Members of the transient receptor potential (TRP) superfamily of ion channels play a key role in the response of sensory neurons to inflammatory mediators and noxious chemical stimuli, initiating respiratory depression, cough, glandular secretions and other protective responses Citation[10]. Jordt et al. recently suggested that TRPA1 may function as an integrator of chemical and immunological stimuli modulating inflammation in the airways Citation[10]. Furthermore, chemical irritant-induced activation of TRPA1 may trigger the release of neuropeptides and chemokines in the airways, thereby exacerbating the cellular and tissue inflammatory response observed in allergic individuals Citation[11]. The question remains of whether a similar mechanism could occur in athletes exposed to irritants, such as those resulting from disinfection products used in swimming pools and others when training outdoors, independent of their atopic and asthma status.

In Belgian schoolchildren, cumulated pool attendance has been related with asthma prevalence, EIB and, in a dose-dependent manner, with markers of lung epithelium damage Citation[12]. These data led to the idea of higher rates of sensitization and atopic diseases after easier penetration of aeroallergens by damaged airway epithelium. Studies in athletes are in line with this observation. Helenius et al. have reported increased levels of eosinophils and neutrophils, as well as increased concentrations of sputum eosinophil peroxidase and human neutrophil lipocalin in induced sputum from swimmers Citation[13]; Sue-Chu et al. reported lymphoid aggregates in endobronchial biopsies from skiers Citation[14], suggesting increased airways inflammation due to training as well as a wear-and-tear effect caused by increased ventilation during endurance training Citation[15].

Genetic susceptibility, neurogenic-mediated immune inflammation and epithelial sensitivity appear to be mechanisms that should be taken in account when explaining the athlete’s individual risk for bronchoconstriction.
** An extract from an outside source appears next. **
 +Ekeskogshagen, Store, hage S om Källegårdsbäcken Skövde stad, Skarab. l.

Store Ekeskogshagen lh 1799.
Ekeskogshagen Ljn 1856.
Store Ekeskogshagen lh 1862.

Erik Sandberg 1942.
Further studies should better define the etiologic factors and mechanisms involved in the development of asthma in Olympian athletes, and propose relevant preventive and therapeutic measures.

Financial & competing interests disclosure

The authors have no relevant affiliations or financial involvement with any organization or entity with a financial interest in or financial conflict with the subject matter or materials discussed in the manuscript. This includes employment, consultancies, honoraria, stock ownership or options, expert testimony, grants or patents received or pending, or royalties.

No writing assistance was utilized in the production of this manuscript.